Quote the records that follow in full and exactly; leave out the pictures.

--

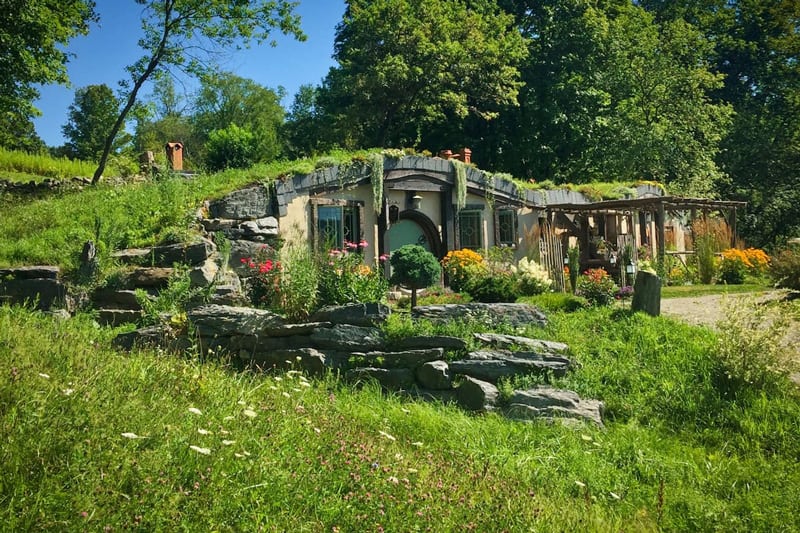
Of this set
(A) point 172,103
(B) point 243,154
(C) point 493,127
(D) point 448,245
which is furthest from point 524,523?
(A) point 172,103

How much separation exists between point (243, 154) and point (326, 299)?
8.24 metres

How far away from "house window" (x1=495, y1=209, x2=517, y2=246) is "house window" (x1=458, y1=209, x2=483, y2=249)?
66 cm

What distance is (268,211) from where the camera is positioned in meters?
11.1

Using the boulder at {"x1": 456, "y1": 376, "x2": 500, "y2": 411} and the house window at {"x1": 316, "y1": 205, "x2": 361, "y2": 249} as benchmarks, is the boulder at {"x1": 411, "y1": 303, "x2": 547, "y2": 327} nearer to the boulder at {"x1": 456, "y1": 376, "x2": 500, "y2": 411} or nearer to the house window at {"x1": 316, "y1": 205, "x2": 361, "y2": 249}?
the boulder at {"x1": 456, "y1": 376, "x2": 500, "y2": 411}

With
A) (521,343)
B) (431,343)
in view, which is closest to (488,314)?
(521,343)

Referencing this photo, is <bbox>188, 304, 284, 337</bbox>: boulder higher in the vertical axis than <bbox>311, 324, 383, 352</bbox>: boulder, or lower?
higher

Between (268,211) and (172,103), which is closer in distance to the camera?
(268,211)

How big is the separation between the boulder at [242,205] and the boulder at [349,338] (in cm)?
443

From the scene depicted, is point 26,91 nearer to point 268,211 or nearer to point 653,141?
point 268,211

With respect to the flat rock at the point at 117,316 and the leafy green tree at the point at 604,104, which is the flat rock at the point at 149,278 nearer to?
the flat rock at the point at 117,316

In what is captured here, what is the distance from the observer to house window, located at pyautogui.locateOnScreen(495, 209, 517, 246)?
15.3 m

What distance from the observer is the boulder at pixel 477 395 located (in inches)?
234

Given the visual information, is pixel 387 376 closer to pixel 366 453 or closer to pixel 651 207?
pixel 366 453

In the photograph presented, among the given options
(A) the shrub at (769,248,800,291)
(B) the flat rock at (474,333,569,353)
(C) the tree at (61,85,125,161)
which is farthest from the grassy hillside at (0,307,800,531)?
(C) the tree at (61,85,125,161)
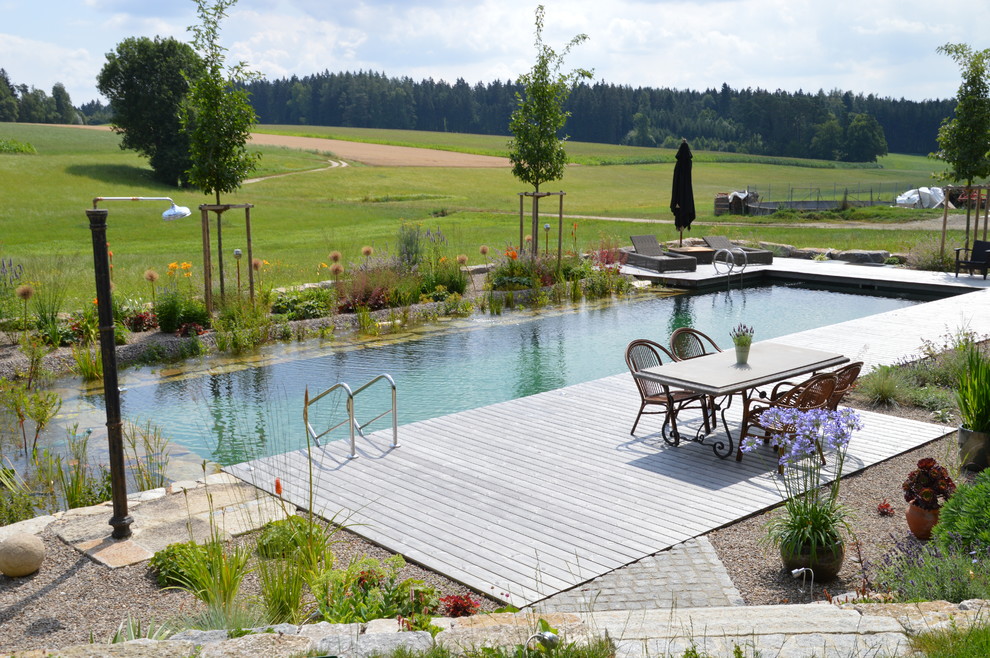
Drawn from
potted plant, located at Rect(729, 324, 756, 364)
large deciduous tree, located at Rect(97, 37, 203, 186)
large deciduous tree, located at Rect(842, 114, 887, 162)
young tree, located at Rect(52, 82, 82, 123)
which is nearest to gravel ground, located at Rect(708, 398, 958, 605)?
potted plant, located at Rect(729, 324, 756, 364)

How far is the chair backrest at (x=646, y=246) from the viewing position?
1952 cm

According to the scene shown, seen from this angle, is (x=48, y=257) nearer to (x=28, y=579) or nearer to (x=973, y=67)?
(x=28, y=579)

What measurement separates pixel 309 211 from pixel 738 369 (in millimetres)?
30176

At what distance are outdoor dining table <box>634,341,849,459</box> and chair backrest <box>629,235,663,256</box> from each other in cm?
1143

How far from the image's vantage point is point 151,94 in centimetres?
4344

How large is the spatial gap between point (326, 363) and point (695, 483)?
20.1 ft

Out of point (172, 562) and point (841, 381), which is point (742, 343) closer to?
point (841, 381)

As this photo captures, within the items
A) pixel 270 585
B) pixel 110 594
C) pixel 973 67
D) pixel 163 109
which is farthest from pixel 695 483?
pixel 163 109

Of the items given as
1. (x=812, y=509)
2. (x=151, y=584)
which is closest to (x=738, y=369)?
(x=812, y=509)

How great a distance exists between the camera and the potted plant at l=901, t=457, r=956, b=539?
5.23m

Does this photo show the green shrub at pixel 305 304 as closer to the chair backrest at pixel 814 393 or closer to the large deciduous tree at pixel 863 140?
the chair backrest at pixel 814 393

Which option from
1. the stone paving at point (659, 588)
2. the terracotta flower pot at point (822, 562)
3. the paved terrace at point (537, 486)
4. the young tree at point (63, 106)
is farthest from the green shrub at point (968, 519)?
the young tree at point (63, 106)

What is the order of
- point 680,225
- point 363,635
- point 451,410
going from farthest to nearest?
point 680,225 → point 451,410 → point 363,635

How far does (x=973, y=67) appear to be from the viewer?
1783cm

--

--- EXERCISE SOLUTION ---
Of this set
(A) point 172,103
(B) point 243,154
(C) point 493,127
(D) point 448,245
which is furthest from point 524,523?
(A) point 172,103

How much separation exists between point (243, 154) and point (326, 299)?
8.24 metres

How far away from "house window" (x1=495, y1=209, x2=517, y2=246) is "house window" (x1=458, y1=209, x2=483, y2=249)?
66 cm

What distance is (268,211) from where the camera is positioned in meters?
11.1

Using the boulder at {"x1": 456, "y1": 376, "x2": 500, "y2": 411} and the house window at {"x1": 316, "y1": 205, "x2": 361, "y2": 249} as benchmarks, is the boulder at {"x1": 411, "y1": 303, "x2": 547, "y2": 327} nearer to the boulder at {"x1": 456, "y1": 376, "x2": 500, "y2": 411} or nearer to the house window at {"x1": 316, "y1": 205, "x2": 361, "y2": 249}?
the boulder at {"x1": 456, "y1": 376, "x2": 500, "y2": 411}

With
A) (521,343)
B) (431,343)
in view, which is closest to (488,314)?
(521,343)

Referencing this photo, is <bbox>188, 304, 284, 337</bbox>: boulder higher in the vertical axis than <bbox>311, 324, 383, 352</bbox>: boulder, or lower?
higher

Between (268,211) and (172,103), which is closer in distance to the camera?
(268,211)

How big is the separation between the boulder at [242,205] and the boulder at [349,338] (in cm)?
443

From the scene depicted, is point 26,91 nearer to point 268,211 or nearer to point 653,141?
point 268,211

With respect to the flat rock at the point at 117,316 and the leafy green tree at the point at 604,104, which is the flat rock at the point at 149,278 nearer to?
the flat rock at the point at 117,316

In what is captured here, what is the distance from the observer to house window, located at pyautogui.locateOnScreen(495, 209, 517, 246)?
15.3 m

What distance from the observer is the boulder at pixel 477 395 located (in inches)?
234

Given the visual information, is pixel 387 376 closer to pixel 366 453 or closer to pixel 651 207?
pixel 366 453

In the photograph presented, among the given options
(A) the shrub at (769,248,800,291)
(B) the flat rock at (474,333,569,353)
(C) the tree at (61,85,125,161)
which is farthest from the grassy hillside at (0,307,800,531)?
(C) the tree at (61,85,125,161)
Drawn from
potted plant, located at Rect(729, 324, 756, 364)
large deciduous tree, located at Rect(97, 37, 203, 186)
large deciduous tree, located at Rect(842, 114, 887, 162)
young tree, located at Rect(52, 82, 82, 123)
which is nearest to gravel ground, located at Rect(708, 398, 958, 605)?
potted plant, located at Rect(729, 324, 756, 364)

How far is the chair backrest at (x=646, y=246) from the viewing position?
1952 cm

According to the scene shown, seen from this angle, is (x=48, y=257) nearer to (x=28, y=579) or nearer to (x=973, y=67)?
(x=28, y=579)

What measurement separates pixel 309 211 from pixel 738 369 (in millimetres)?
30176

At what distance are outdoor dining table <box>634,341,849,459</box> and chair backrest <box>629,235,663,256</box> from each other in cm?
1143

How far from the image's vantage point is point 151,94 in centimetres?
4344

How large is the spatial gap between point (326, 363) and point (695, 483)?
20.1 ft

Out of point (172, 562) and point (841, 381), which is point (742, 343) closer to?
point (841, 381)

As this photo captures, within the items
A) pixel 270 585
B) pixel 110 594
C) pixel 973 67
D) pixel 163 109
which is farthest from pixel 695 483?
pixel 163 109

Of the items given as
1. (x=812, y=509)
2. (x=151, y=584)
which is closest to (x=738, y=369)?
(x=812, y=509)

How great a distance exists between the camera and the potted plant at l=901, t=457, r=956, b=539?
5.23m

Does this photo show the green shrub at pixel 305 304 as closer to the chair backrest at pixel 814 393 or closer to the large deciduous tree at pixel 863 140?
the chair backrest at pixel 814 393

Which option from
1. the stone paving at point (659, 588)
2. the terracotta flower pot at point (822, 562)
3. the paved terrace at point (537, 486)
4. the young tree at point (63, 106)
is farthest from the green shrub at point (968, 519)?
the young tree at point (63, 106)

What is the order of
- point 680,225
- point 363,635
- point 451,410
going from farthest to nearest?
point 680,225 → point 451,410 → point 363,635

How far does (x=973, y=67) appear to be from the viewer?
1783cm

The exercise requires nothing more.